"Wy jesteście siłą Polski". KO mocno odpowiada na poglądy PiS ws. kobiet i rodziny

Adam Nowiński
Małgorzata Kidawa-Błońska, Kamila Gasiuk-Pichowicz oraz inne liderki Koalicji Obywatelskiej stanowczo skrytykowały podejście PiS do roli kobiet w rodzinie. Odniosły się także do słów Jana Szyszko, który w przyszłości chce zlikwidować żłobki i przedszkola, żeby matki siedziały z nimi w domu.
Liderki KO namawiają kobiety do udziału w wyborach. Fot. Twitter.com/Platforma_org
Prawo i Sprawiedliwość nie pozostawia złudzeń jeśli chodzi o jego wizję na temat roli kobiety w związku i rodzinie. Widać to też po listach wyborczych tej partii. Kobiety w pierwszych "trójkach" stanowią zaledwie 26 proc. Inaczej jest w Koalicji Obywatelskiej.

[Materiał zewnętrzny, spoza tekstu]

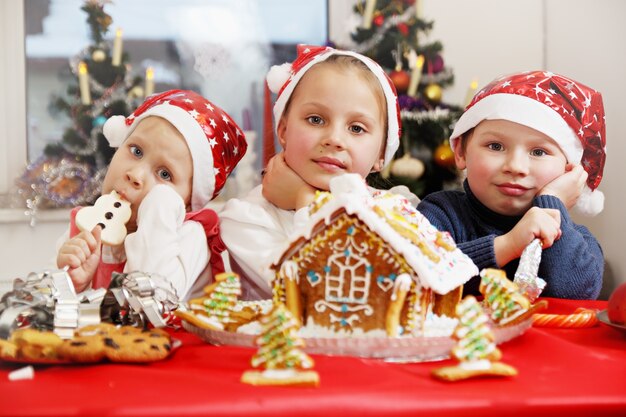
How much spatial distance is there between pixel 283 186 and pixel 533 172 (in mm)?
507

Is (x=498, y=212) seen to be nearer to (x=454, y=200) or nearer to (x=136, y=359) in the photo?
(x=454, y=200)

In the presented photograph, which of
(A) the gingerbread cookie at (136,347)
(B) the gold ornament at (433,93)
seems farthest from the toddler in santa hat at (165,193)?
(B) the gold ornament at (433,93)

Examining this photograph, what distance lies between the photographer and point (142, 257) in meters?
1.25

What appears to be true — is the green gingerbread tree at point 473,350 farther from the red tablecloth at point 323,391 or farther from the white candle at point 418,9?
the white candle at point 418,9

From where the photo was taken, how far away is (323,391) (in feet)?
2.04

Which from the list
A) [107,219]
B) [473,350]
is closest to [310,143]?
[107,219]

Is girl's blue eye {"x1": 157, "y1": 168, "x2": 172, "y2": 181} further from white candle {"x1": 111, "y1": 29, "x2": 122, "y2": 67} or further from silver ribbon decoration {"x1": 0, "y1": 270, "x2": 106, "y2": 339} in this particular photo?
white candle {"x1": 111, "y1": 29, "x2": 122, "y2": 67}

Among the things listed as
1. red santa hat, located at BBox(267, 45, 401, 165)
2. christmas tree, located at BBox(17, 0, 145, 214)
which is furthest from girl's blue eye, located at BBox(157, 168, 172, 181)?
christmas tree, located at BBox(17, 0, 145, 214)

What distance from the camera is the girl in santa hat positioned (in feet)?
4.10

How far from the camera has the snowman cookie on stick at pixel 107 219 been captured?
1278 mm

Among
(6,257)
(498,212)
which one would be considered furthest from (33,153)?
(498,212)

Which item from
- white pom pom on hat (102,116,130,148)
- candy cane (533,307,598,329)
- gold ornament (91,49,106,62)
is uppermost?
gold ornament (91,49,106,62)

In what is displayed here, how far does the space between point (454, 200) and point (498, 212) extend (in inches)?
4.3

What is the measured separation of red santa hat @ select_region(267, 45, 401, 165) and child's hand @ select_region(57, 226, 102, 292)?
1.48ft
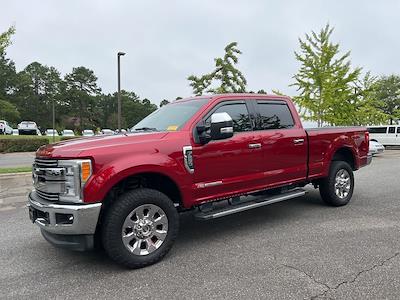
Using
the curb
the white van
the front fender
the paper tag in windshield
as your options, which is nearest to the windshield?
the paper tag in windshield

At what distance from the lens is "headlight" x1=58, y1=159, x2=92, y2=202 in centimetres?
352

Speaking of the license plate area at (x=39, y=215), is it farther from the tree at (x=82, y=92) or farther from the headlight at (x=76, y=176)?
the tree at (x=82, y=92)

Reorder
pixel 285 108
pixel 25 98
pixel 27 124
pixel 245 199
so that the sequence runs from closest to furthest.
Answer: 1. pixel 245 199
2. pixel 285 108
3. pixel 27 124
4. pixel 25 98

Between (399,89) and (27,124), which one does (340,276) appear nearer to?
(27,124)

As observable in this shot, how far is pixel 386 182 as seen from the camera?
362 inches

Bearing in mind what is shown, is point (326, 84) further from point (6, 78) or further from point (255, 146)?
point (6, 78)

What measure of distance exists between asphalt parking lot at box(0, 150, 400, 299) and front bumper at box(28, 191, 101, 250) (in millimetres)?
366

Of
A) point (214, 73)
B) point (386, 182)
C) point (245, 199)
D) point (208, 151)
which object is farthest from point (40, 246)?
point (214, 73)

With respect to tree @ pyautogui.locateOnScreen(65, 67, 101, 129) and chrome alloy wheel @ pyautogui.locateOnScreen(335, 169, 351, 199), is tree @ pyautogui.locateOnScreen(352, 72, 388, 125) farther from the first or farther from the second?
tree @ pyautogui.locateOnScreen(65, 67, 101, 129)

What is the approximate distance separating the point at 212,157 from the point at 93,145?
4.77 feet

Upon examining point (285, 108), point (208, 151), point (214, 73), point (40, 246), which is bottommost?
point (40, 246)

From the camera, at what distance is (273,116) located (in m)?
5.38

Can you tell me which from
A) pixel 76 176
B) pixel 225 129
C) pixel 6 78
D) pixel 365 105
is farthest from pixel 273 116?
pixel 6 78

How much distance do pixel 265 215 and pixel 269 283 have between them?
254 cm
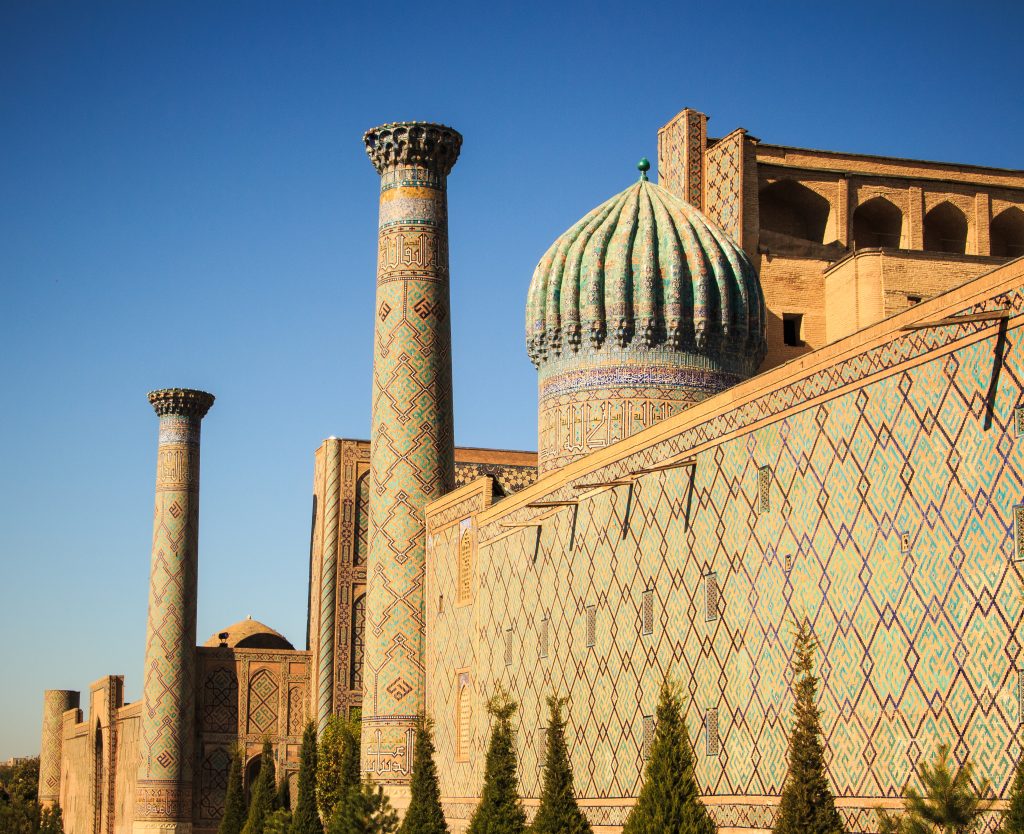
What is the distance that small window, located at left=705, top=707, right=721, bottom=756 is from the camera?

– Na naszych listach jest bardzo dużo kobiet, bardzo dobrze przygotowanych merytorycznie. Ponad 43 proc. miejsc na listach zajmują moje koleżanki. Te wybory są bardzo ważne. W tych wyborach toczy się walka o najważniejsze, o wartości, o szacunek, o prawa, także prawa kobiet – powiedziała na konferencji w Warszawie Małgorzata Kidawa-Błońska. Wicemarszałek wspomniała o deklaracji styczniowej, w której KO zawarła postulaty dotyczące praw kobiet, które chciałaby wprowadzić w Polsce w nowym parlamencie.


– Nie można mówić o nowoczesnym, dobrym kraju, kiedy prawa kobiet nie są respektowane, kiedy jest podział na mężczyzn i kobiety. My chcemy Polski wolnej, demokratycznej, gdzie wszyscy mamy swoje prawa i wszyscy jesteśmy szanowani – powiedział liderka KO i przypomniała, że w historii Polskie było wiele momentów, kiedy to kobiety jednoczyły się i podejmowały wyzwania. Teraz jej zdaniem, są nim wybory.

– To my zagwarantujemy Polsce bezpieczeństwo, szacunek. Nie dopuścimy do tego, żeby politycy lekceważyli sprawy żłobków w naszym kraju i mówili, że to relikt komunizmu. Dla kobiet żłobki są bardzo ważne, dają nam poczucie wolności, samodzielności i przekonania, że nasze dzieci są w dobrych rękach, zaopiekowane. Kobiety prawo mają pracować jeżeli chcą i państwo powinno im takie zadanie spełnić – zapewniała Kidawa-Błońska krytykując przy tym ostatnią wypowiedź Jana Szyszko.

Przypomnijmy, że podczas niedzielnej konwencji KO wicemarszałek zapowiedziała, że jeśli opozycja wygra wybory i to jej przypadnie zaszczyt formowania rządu, będzie ona najbardziej przełomowy w historii, bo będzie opierał się na równym podziale ministerstw pomiędzy kobiety i mężczyzn.